* _TEXT SEGMENT_

To the Editor:
Never have I observed a critic abdicate so absolutely his editorial responsibility as did Mr. Henry Popkin in his report (October) on Mr. Harold Loeb’s wholly delightful book, The Way It Was. . . . Mr. Popkin seems to have substituted some queer kind of emotional prejudice for the critical integrity we have a right to expect from professional reviewers. He seems to have dedicated himself exclusively to representing the book as (in his own words) a “Portrait of the Artist as a Shlimazl,” at whatever cost to the truth as found in the text. . . .
In two short pages, I was able to count seventeen misstatements and distortions. To cite a few:
- Mr. Popkin states that Mr. Loeb decided one day to become a man of letters because he “liked the company of writers.” On the contrary, the narrative clearly indicates Mr. Loeb’s purpose to become a writer ever since his childhood and that he had worked in that direction even before he had ever met a writer.
- Mr. Popkin asserts that Gordon Craig put Mr. Loeb in the “inferior category of work people.” The text discloses quite the opposite.

* _INPUT DATA_
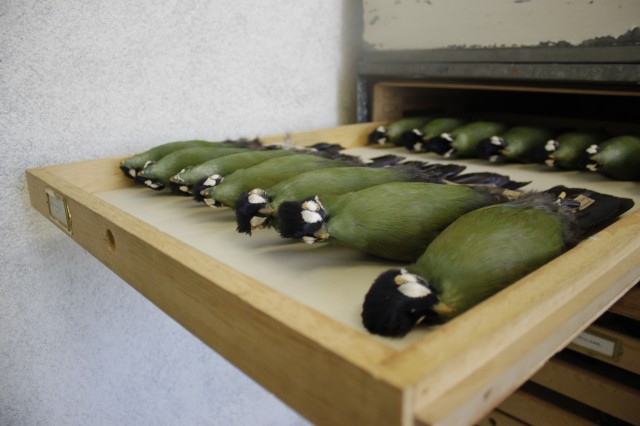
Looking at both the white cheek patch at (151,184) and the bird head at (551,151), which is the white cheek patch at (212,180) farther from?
the bird head at (551,151)

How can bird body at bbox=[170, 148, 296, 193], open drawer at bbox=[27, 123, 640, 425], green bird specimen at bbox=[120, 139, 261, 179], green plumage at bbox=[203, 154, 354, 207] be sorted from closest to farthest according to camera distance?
open drawer at bbox=[27, 123, 640, 425] < green plumage at bbox=[203, 154, 354, 207] < bird body at bbox=[170, 148, 296, 193] < green bird specimen at bbox=[120, 139, 261, 179]

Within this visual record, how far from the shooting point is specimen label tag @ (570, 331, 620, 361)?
44.9 inches

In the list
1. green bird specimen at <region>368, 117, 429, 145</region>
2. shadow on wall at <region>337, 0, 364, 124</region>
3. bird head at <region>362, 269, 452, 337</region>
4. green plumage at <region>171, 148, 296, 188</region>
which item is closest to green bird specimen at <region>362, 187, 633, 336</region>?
bird head at <region>362, 269, 452, 337</region>

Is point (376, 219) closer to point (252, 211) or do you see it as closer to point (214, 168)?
point (252, 211)

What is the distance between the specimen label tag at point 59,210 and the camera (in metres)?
0.95

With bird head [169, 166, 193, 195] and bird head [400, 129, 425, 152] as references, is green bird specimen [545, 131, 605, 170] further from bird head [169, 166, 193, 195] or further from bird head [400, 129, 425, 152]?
bird head [169, 166, 193, 195]

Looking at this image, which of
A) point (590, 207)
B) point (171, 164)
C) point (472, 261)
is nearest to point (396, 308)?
point (472, 261)

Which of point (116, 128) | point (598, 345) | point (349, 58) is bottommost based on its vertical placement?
point (598, 345)

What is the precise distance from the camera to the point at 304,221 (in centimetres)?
62

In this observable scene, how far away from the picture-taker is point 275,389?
0.48 metres

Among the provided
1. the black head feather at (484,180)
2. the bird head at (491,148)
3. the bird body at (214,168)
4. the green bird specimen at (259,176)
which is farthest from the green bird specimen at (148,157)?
the bird head at (491,148)

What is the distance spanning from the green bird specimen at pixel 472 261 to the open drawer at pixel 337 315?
0.03m

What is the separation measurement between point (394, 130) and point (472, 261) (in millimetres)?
1106

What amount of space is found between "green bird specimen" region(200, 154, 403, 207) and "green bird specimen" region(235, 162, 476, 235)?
0.22 feet
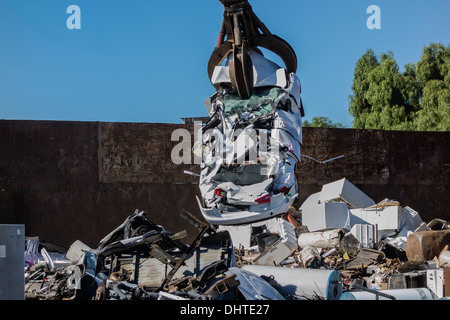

* _DIRECTIONS_
- 1) In the letter to the editor, how many misstatements and distortions does the writer say were counted in Mr. Popkin's two short pages?
- 2) Copy out everything in the records from the line containing "Is point (376, 219)" down to the end of the records, leaving out the pictures.
The letter to the editor and the records were taken from unrelated sources.

* _ANSWERS TO THE TASKS_
- 1) Seventeen.

- 2)
Is point (376, 219) closer to point (252, 211) or do you see it as closer to point (214, 168)?
point (252, 211)

What is the distance between the specimen label tag at point 59,210 and the camera (in metres)?
0.95

With bird head [169, 166, 193, 195] and bird head [400, 129, 425, 152] as references, is green bird specimen [545, 131, 605, 170] further from bird head [169, 166, 193, 195] or further from bird head [400, 129, 425, 152]?
bird head [169, 166, 193, 195]

Looking at this image, which of
A) point (590, 207)
B) point (171, 164)
C) point (472, 261)
is nearest to point (396, 308)?
point (472, 261)

Which of point (116, 128) | point (598, 345) | point (349, 58) is bottommost based on its vertical placement?
point (598, 345)

What is the precise distance from the camera to the point at 304,221 (in centimetres)?
62

In this observable scene, how far away from the picture-taker is point 275,389?
0.48 metres

Among the provided
1. the black head feather at (484,180)
2. the bird head at (491,148)
3. the bird body at (214,168)
4. the green bird specimen at (259,176)
which is farthest from the green bird specimen at (148,157)?
the bird head at (491,148)

What is the distance spanning from the green bird specimen at pixel 472 261 to the open drawer at pixel 337 315?
0.03m

What is the separation measurement between point (394, 130) and point (472, 261) (in millimetres)?
1106

What amount of space is found between "green bird specimen" region(200, 154, 403, 207) and "green bird specimen" region(235, 162, 476, 235)?
0.22 feet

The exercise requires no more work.